→ Exercise tasks
1. Rewrite the paragraph beginning "Generally for outer proxies" from the text on analysis invalidation as a short bulleted list that keeps its main facts.
2. According to the text on analysis invalidation, what is currently the only module-level alias analysis?
3. Please repeat the part of the text on analysis invalidation starting with "Generally for outer" and going on through "for more details.".

→ Document passage
=== Section Start ===
Combining invalidation and analysis manager proxies results in some
complexity. For example, when we invalidate all analyses in a module pass,
we have to make sure that we also invalidate function analyses accessible via
any existing inner proxies. The inner proxy's ``invalidate()`` first checks
if the proxy itself should be invalidated. If so, that means the proxy may
contain pointers to IR that is no longer valid, meaning that the inner proxy
needs to completely clear all relevant analysis results. Otherwise the proxy
simply forwards the invalidation to the inner analysis manager.

Generally for outer proxies, analysis results from the outer analysis manager
should be immutable, so invalidation shouldn't be a concern. However, it is
possible for some inner analysis to depend on some outer analysis, and when
the outer analysis is invalidated, we need to make sure that dependent inner
analyses are also invalidated. This actually happens with alias analysis
results. Alias analysis is a function-level analysis, but there are
module-level implementations of specific types of alias analysis. Currently
``GlobalsAA`` is the only module-level alias analysis and it generally is not
invalidated so this is not so much of a concern. See
``OuterAnalysisManagerProxy::Result::registerOuterAnalysisInvalidation()``
for more details.
=== Section End ===
→ Given data
=== Section Start ===
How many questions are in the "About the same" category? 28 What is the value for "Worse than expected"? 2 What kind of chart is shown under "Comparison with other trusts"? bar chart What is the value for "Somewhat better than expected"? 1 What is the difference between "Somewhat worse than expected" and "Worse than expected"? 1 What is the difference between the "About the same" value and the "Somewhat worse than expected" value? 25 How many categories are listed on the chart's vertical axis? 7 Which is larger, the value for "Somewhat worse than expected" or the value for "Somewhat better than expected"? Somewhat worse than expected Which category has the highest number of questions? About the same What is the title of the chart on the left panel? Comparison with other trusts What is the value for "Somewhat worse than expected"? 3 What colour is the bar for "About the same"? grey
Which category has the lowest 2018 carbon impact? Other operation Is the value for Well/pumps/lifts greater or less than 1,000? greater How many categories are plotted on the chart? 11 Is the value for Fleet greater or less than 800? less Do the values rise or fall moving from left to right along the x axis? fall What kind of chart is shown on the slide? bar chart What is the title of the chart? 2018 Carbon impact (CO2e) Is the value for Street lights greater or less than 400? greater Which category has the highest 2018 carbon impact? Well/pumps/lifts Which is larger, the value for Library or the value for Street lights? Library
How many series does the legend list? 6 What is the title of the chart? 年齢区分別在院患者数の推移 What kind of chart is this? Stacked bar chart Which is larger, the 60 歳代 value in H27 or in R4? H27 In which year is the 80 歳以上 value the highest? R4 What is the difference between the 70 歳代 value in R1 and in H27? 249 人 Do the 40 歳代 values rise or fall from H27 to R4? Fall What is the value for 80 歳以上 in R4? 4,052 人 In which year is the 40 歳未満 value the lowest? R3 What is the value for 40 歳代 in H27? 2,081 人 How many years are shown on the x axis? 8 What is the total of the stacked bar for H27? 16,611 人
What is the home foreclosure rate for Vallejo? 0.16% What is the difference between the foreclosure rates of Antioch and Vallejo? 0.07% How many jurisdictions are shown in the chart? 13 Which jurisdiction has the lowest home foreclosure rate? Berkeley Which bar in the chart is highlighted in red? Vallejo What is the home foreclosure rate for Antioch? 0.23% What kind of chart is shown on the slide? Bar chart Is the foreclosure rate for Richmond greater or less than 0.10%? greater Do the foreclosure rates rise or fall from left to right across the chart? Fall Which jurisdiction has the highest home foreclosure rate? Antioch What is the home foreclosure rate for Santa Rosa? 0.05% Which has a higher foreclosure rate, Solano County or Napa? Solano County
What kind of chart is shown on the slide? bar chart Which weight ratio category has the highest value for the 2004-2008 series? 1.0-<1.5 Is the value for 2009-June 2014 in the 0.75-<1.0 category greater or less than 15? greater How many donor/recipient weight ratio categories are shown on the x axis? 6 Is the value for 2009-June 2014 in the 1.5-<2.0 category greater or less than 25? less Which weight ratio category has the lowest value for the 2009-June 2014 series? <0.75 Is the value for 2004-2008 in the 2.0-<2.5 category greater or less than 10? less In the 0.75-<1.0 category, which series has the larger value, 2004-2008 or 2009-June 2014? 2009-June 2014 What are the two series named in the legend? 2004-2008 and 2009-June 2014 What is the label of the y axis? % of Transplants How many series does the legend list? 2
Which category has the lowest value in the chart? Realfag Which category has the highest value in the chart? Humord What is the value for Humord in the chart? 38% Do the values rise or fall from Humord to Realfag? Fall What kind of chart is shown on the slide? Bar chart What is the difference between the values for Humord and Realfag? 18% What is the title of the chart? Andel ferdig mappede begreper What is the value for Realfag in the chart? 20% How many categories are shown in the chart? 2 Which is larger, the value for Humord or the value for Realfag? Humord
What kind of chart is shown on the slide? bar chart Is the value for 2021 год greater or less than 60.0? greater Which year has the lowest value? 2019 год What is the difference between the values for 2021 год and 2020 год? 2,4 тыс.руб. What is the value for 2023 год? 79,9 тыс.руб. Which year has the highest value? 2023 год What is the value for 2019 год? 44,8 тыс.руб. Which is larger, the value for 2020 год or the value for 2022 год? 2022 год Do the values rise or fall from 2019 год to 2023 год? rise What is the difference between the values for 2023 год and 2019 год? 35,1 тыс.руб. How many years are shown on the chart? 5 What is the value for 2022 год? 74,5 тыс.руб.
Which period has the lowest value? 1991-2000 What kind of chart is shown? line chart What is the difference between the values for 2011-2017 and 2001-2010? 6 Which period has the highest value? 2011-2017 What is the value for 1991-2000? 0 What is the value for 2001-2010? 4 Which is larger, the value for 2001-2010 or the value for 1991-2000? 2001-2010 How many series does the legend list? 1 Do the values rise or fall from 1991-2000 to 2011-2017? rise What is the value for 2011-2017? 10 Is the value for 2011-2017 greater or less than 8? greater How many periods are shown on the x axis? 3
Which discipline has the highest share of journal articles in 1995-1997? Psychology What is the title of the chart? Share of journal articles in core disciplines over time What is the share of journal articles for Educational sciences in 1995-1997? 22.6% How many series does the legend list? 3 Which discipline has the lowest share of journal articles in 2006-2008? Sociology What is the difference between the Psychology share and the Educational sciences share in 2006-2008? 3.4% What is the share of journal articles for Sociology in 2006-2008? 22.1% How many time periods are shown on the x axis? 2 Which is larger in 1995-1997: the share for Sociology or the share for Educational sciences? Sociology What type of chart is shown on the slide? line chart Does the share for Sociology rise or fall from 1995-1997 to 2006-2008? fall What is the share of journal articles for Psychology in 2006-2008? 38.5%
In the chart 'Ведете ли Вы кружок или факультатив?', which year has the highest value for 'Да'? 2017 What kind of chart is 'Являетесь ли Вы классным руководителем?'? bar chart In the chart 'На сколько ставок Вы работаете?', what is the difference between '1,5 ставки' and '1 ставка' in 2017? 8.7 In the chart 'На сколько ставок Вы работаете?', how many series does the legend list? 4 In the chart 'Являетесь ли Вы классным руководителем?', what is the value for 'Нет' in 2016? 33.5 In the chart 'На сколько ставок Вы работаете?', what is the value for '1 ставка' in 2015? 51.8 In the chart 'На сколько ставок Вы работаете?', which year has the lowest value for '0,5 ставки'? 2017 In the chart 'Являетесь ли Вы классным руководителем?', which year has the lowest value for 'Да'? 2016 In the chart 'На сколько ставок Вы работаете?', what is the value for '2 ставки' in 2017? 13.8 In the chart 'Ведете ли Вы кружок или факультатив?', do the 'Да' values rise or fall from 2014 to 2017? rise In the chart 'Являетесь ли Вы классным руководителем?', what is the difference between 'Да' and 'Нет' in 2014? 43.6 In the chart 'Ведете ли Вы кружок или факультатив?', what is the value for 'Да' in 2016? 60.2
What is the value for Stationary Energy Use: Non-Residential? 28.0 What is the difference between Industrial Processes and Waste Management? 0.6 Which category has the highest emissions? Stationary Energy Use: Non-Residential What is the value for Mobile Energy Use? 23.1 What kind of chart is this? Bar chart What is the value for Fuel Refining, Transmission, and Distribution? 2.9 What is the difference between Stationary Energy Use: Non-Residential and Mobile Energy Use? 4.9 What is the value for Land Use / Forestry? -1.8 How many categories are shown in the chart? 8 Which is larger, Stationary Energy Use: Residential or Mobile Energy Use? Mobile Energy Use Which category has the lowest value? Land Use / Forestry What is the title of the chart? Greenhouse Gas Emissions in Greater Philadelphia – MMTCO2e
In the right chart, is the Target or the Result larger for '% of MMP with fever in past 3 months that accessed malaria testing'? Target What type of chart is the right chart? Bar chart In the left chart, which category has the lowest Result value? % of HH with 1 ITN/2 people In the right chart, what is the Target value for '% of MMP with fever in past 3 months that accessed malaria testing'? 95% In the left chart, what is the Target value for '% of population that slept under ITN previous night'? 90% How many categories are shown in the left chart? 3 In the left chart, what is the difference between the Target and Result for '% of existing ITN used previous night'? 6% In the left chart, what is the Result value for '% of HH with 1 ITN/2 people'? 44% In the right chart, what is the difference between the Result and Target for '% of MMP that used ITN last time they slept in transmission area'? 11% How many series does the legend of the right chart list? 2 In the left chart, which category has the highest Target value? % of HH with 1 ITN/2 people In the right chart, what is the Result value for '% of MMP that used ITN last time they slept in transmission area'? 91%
=== Section End ===
→ Response list
1.
- Results from the outer analysis manager should generally be immutable, so invalidating them is usually not a concern.
- Some inner analysis can depend on an outer analysis, so when the outer analysis is invalidated, the dependent inner analyses must be invalidated too.
- This happens with alias analysis results: alias analysis is function-level, but some specific types have module-level implementations.
- ``GlobalsAA`` is currently the only module-level alias analysis, and it generally is not invalidated, so this is not much of a concern.
- ``OuterAnalysisManagerProxy::Result::registerOuterAnalysisInvalidation()`` has more details.

2. ``GlobalsAA``

3.
Generally for outer proxies, analysis results from the outer analysis manager
should be immutable, so invalidation shouldn't be a concern. However, it is
possible for some inner analysis to depend on some outer analysis, and when
the outer analysis is invalidated, we need to make sure that dependent inner
analyses are also invalidated. This actually happens with alias analysis
results. Alias analysis is a function-level analysis, but there are
module-level implementations of specific types of alias analysis. Currently
``GlobalsAA`` is the only module-level alias analysis and it generally is not
invalidated so this is not so much of a concern. See
``OuterAnalysisManagerProxy::Result::registerOuterAnalysisInvalidation()``
for more details.